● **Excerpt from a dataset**
----

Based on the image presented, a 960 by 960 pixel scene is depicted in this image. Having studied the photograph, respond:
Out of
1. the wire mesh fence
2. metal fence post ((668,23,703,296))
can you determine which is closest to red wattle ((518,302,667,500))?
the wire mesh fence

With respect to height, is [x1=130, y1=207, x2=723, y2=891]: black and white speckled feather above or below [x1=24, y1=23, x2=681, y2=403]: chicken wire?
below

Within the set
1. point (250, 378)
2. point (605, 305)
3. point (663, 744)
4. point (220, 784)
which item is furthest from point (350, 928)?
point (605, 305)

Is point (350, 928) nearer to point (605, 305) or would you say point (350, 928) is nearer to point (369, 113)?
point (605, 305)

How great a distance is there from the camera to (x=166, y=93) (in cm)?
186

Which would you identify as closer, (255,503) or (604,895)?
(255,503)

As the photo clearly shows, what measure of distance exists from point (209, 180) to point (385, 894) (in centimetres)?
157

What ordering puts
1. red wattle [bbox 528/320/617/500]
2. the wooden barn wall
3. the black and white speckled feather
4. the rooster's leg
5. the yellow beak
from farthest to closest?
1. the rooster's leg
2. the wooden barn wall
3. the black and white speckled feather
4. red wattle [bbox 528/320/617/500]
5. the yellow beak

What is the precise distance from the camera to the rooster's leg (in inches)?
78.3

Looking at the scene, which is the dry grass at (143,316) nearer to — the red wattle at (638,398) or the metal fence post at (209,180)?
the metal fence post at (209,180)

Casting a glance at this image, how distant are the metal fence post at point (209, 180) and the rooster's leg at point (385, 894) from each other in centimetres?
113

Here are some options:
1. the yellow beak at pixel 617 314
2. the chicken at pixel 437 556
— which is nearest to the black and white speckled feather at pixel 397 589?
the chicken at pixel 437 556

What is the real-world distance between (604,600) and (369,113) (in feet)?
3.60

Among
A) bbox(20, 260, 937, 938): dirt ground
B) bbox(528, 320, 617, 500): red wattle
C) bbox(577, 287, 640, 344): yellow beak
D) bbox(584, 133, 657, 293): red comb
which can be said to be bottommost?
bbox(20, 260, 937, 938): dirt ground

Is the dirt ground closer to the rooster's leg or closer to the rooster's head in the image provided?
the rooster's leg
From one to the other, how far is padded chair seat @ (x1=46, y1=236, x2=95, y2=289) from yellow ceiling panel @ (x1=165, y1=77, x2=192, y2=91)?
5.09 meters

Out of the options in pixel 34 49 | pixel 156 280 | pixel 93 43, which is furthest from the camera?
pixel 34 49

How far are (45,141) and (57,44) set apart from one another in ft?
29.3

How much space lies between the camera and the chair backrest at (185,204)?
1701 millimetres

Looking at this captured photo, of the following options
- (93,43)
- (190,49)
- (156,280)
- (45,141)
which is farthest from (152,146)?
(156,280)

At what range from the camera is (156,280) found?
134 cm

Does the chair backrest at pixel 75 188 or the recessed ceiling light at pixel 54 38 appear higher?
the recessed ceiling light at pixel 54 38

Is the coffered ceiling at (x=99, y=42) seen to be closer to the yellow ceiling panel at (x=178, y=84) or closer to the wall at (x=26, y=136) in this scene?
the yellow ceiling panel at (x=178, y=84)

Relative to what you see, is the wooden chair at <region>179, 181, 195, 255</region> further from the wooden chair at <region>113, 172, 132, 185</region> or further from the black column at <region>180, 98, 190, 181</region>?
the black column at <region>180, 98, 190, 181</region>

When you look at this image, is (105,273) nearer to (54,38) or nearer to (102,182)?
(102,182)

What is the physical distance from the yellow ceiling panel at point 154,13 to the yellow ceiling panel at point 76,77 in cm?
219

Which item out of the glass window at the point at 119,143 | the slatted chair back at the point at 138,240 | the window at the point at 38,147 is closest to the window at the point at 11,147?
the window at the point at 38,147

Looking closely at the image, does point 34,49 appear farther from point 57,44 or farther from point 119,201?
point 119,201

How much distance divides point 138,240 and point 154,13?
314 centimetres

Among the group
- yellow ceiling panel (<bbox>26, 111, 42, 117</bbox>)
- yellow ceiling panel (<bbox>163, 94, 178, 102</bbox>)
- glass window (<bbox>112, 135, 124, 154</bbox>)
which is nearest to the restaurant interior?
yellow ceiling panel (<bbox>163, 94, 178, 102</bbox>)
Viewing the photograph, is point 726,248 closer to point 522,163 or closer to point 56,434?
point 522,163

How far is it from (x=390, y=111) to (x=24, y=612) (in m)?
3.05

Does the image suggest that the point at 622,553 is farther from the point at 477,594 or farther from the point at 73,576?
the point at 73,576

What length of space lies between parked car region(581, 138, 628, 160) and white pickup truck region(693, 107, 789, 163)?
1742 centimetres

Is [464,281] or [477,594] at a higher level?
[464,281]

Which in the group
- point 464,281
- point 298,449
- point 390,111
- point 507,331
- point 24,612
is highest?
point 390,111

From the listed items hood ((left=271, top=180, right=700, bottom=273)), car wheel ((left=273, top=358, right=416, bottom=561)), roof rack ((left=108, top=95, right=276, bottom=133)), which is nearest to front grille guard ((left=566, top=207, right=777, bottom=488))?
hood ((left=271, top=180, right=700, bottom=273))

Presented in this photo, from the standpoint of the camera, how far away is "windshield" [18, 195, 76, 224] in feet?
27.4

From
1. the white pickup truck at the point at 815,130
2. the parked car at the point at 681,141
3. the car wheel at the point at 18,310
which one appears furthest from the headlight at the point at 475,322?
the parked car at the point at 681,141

----

● **WORK REQUIRED**
Render the part that opens with the line containing "Looking closely at" and closes with the line containing "314 centimetres" as a two-column CSV with the headers input and output. Give one CSV line per row, with the row's text and its answer each in a single quoted field and any line breaks turned into spaces.

● **OUTPUT BELOW**
input,output
"Looking closely at the image, does point 34,49 appear farther from point 57,44 or farther from point 119,201?","point 119,201"
"How much distance divides point 138,240 and point 154,13?","314 centimetres"